- [DATA LISTING]
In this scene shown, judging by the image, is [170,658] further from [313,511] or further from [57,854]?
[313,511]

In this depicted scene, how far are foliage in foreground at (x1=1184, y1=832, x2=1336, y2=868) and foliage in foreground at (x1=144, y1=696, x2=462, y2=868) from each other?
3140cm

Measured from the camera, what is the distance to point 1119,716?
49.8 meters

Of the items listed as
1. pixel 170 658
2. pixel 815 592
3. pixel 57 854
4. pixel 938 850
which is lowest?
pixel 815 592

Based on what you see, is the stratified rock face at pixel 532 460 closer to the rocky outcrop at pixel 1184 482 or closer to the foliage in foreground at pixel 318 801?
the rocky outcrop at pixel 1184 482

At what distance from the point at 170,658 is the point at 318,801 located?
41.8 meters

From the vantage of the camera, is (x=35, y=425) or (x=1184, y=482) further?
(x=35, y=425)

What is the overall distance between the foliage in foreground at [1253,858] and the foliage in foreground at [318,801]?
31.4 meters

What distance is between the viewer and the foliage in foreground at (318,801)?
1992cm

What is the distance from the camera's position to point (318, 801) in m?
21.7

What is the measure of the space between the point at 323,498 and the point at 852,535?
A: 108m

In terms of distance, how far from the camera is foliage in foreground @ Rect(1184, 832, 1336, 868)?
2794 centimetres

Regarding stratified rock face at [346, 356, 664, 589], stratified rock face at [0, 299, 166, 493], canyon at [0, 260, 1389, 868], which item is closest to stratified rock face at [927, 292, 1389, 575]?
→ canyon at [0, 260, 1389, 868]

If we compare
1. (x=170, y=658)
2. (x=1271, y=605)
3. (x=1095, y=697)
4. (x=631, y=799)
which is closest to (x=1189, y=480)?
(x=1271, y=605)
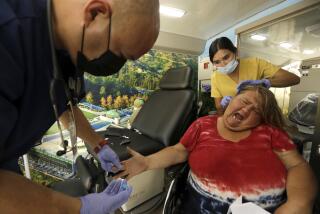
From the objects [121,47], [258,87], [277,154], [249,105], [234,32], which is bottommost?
[277,154]

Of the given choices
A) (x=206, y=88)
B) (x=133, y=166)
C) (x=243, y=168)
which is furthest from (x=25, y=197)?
(x=206, y=88)

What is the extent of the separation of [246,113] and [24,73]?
112 centimetres

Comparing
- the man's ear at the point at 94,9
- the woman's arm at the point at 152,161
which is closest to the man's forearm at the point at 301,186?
the woman's arm at the point at 152,161

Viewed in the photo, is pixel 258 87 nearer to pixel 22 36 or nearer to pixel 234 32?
pixel 22 36

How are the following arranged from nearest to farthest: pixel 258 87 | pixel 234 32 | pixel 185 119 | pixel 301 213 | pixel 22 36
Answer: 1. pixel 22 36
2. pixel 301 213
3. pixel 258 87
4. pixel 185 119
5. pixel 234 32

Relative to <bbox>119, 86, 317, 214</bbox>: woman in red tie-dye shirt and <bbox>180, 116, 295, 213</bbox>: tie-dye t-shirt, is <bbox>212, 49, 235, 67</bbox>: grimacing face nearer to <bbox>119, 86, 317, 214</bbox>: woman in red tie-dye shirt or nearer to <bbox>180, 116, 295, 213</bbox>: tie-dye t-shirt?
<bbox>119, 86, 317, 214</bbox>: woman in red tie-dye shirt

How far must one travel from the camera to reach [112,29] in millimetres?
550

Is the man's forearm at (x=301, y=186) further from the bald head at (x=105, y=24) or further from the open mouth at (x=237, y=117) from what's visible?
the bald head at (x=105, y=24)

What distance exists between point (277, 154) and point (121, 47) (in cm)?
104

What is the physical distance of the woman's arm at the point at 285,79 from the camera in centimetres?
160

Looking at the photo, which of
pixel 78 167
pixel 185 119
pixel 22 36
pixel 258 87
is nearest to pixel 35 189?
pixel 22 36

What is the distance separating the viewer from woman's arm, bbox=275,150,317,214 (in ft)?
3.08

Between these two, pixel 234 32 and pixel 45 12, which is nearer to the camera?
pixel 45 12

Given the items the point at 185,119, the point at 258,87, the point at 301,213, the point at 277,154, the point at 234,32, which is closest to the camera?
the point at 301,213
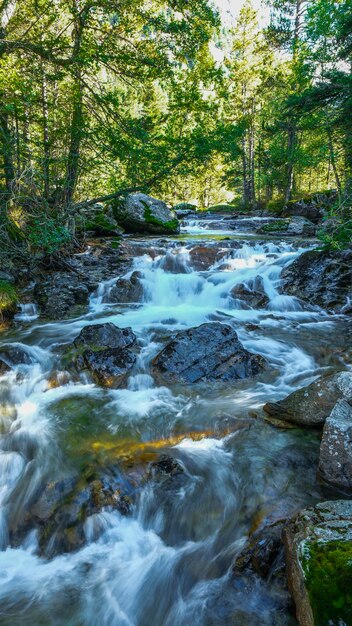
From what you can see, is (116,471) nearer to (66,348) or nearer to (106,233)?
(66,348)

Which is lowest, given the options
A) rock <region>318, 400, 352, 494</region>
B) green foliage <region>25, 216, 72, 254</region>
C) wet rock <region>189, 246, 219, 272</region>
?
rock <region>318, 400, 352, 494</region>

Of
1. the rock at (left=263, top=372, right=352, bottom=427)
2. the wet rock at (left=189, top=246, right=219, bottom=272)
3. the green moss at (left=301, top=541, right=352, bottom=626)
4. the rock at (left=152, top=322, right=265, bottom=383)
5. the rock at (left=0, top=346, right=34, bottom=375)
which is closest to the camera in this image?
the green moss at (left=301, top=541, right=352, bottom=626)

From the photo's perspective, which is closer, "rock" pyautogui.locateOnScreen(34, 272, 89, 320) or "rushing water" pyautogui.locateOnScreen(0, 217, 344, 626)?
"rushing water" pyautogui.locateOnScreen(0, 217, 344, 626)

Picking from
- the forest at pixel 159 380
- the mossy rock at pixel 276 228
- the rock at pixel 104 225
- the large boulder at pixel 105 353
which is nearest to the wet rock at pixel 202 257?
the forest at pixel 159 380

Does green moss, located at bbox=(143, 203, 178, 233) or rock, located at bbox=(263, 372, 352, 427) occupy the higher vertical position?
green moss, located at bbox=(143, 203, 178, 233)

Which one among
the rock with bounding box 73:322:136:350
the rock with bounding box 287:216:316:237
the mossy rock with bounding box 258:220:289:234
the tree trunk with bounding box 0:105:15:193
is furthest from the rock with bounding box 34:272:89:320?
the rock with bounding box 287:216:316:237

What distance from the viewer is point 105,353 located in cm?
578

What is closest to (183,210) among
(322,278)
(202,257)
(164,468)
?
(202,257)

- [WHAT YOU HAVE TO DO]
Write out all of the data above word for word, leaving out the pictures.

- [RESPONSE]
In this scene shown, judging by the image, is [170,658] further from [313,511] or further from [57,854]?
[313,511]

In this depicted scene, how far are foliage in foreground at (x1=1184, y1=832, x2=1336, y2=868) and foliage in foreground at (x1=144, y1=696, x2=462, y2=868) from each other?
3140cm

Measured from the camera, what is the distance to point 1119,716?
49.8 meters

Of the items listed as
1. pixel 170 658
2. pixel 815 592
3. pixel 57 854
4. pixel 938 850
which is lowest?
pixel 815 592

Based on what you see, is the stratified rock face at pixel 532 460 closer to the rocky outcrop at pixel 1184 482 or closer to the foliage in foreground at pixel 318 801?
the rocky outcrop at pixel 1184 482

At what distance from the point at 170,658 is the point at 318,801 located?
41.8 meters

From the vantage of the camera, is (x=35, y=425) or (x=1184, y=482) further?
(x=35, y=425)

What is the overall distance between the foliage in foreground at [1253,858] and the foliage in foreground at [318,801]?
31.4 meters

What distance is between the viewer and the foliage in foreground at (318,801)?
1992cm

What is the distance from the camera's position to point (318, 801) in m?
21.7

What is the measure of the space between the point at 323,498 and the point at 852,535?
A: 108m

In terms of distance, how far from the camera is foliage in foreground @ Rect(1184, 832, 1336, 868)?
2794 centimetres

Regarding stratified rock face at [346, 356, 664, 589], stratified rock face at [0, 299, 166, 493], canyon at [0, 260, 1389, 868], which item is closest to stratified rock face at [927, 292, 1389, 575]?
→ canyon at [0, 260, 1389, 868]

If we compare
1. (x=170, y=658)
2. (x=1271, y=605)
3. (x=1095, y=697)
4. (x=631, y=799)
which is closest to (x=1189, y=480)?
(x=1271, y=605)
From the objects [121,47], [258,87], [277,154], [249,105], [234,32], which is bottommost?
[277,154]

Of the given choices
A) (x=206, y=88)
B) (x=133, y=166)
C) (x=243, y=168)
which is furthest from (x=25, y=197)?
(x=206, y=88)

What is the extent of the separation of [246,113] and [24,73]?
112 centimetres

Comparing
- the man's ear at the point at 94,9
- the woman's arm at the point at 152,161
which is closest to the man's forearm at the point at 301,186?
the woman's arm at the point at 152,161

Viewed in the photo, is pixel 258 87 nearer to pixel 22 36 or nearer to pixel 234 32?
pixel 22 36

How are the following arranged from nearest to farthest: pixel 258 87 | pixel 234 32 | pixel 185 119 | pixel 301 213 | pixel 22 36
Answer: 1. pixel 22 36
2. pixel 301 213
3. pixel 258 87
4. pixel 185 119
5. pixel 234 32

Relative to <bbox>119, 86, 317, 214</bbox>: woman in red tie-dye shirt and <bbox>180, 116, 295, 213</bbox>: tie-dye t-shirt, is <bbox>212, 49, 235, 67</bbox>: grimacing face nearer to <bbox>119, 86, 317, 214</bbox>: woman in red tie-dye shirt or nearer to <bbox>180, 116, 295, 213</bbox>: tie-dye t-shirt?
<bbox>119, 86, 317, 214</bbox>: woman in red tie-dye shirt

How far must one travel from the camera to reach [112,29] in millimetres?
550

Is the man's forearm at (x=301, y=186) further from the bald head at (x=105, y=24) or further from the open mouth at (x=237, y=117) from what's visible?
the bald head at (x=105, y=24)

What distance exists between point (277, 154) and point (121, 47) (in cm)?
104

What is the physical distance of the woman's arm at the point at 285,79 from the camera in centimetres?
160

Looking at the photo, which of
pixel 78 167
pixel 185 119
pixel 22 36
pixel 258 87
is nearest to pixel 35 189?
pixel 22 36

What is the distance separating the viewer from woman's arm, bbox=275,150,317,214 (in ft)?
3.08

Between these two, pixel 234 32 and pixel 45 12, which is nearer to the camera?
pixel 45 12

Given the items the point at 185,119, the point at 258,87, the point at 301,213, the point at 277,154, the point at 234,32, which is closest to the camera?
the point at 301,213
From what you can see, is (116,471) nearer to (66,348) or nearer to (106,233)?
(66,348)

Which is lowest, given the options
A) rock <region>318, 400, 352, 494</region>
B) green foliage <region>25, 216, 72, 254</region>
C) wet rock <region>189, 246, 219, 272</region>
?
rock <region>318, 400, 352, 494</region>

Of
1. the rock at (left=263, top=372, right=352, bottom=427)
2. the wet rock at (left=189, top=246, right=219, bottom=272)
3. the green moss at (left=301, top=541, right=352, bottom=626)
4. the rock at (left=152, top=322, right=265, bottom=383)
5. the rock at (left=0, top=346, right=34, bottom=375)
which is closest to the camera in this image?
the green moss at (left=301, top=541, right=352, bottom=626)

From the photo's perspective, which is closer, "rock" pyautogui.locateOnScreen(34, 272, 89, 320) or "rushing water" pyautogui.locateOnScreen(0, 217, 344, 626)?
"rushing water" pyautogui.locateOnScreen(0, 217, 344, 626)

Picking from
- the forest at pixel 159 380
- the mossy rock at pixel 276 228
- the rock at pixel 104 225
- the large boulder at pixel 105 353
which is nearest to the wet rock at pixel 202 257?
the forest at pixel 159 380

Does green moss, located at bbox=(143, 203, 178, 233) or rock, located at bbox=(263, 372, 352, 427) occupy the higher vertical position?
green moss, located at bbox=(143, 203, 178, 233)

Which one among
the rock with bounding box 73:322:136:350
the rock with bounding box 287:216:316:237
the mossy rock with bounding box 258:220:289:234
the tree trunk with bounding box 0:105:15:193
is furthest from the rock with bounding box 34:272:89:320?
the rock with bounding box 287:216:316:237

What distance from the viewer is point 105,353 located in cm?
578

What is closest to (183,210) among
(322,278)
(202,257)
(164,468)
?
(202,257)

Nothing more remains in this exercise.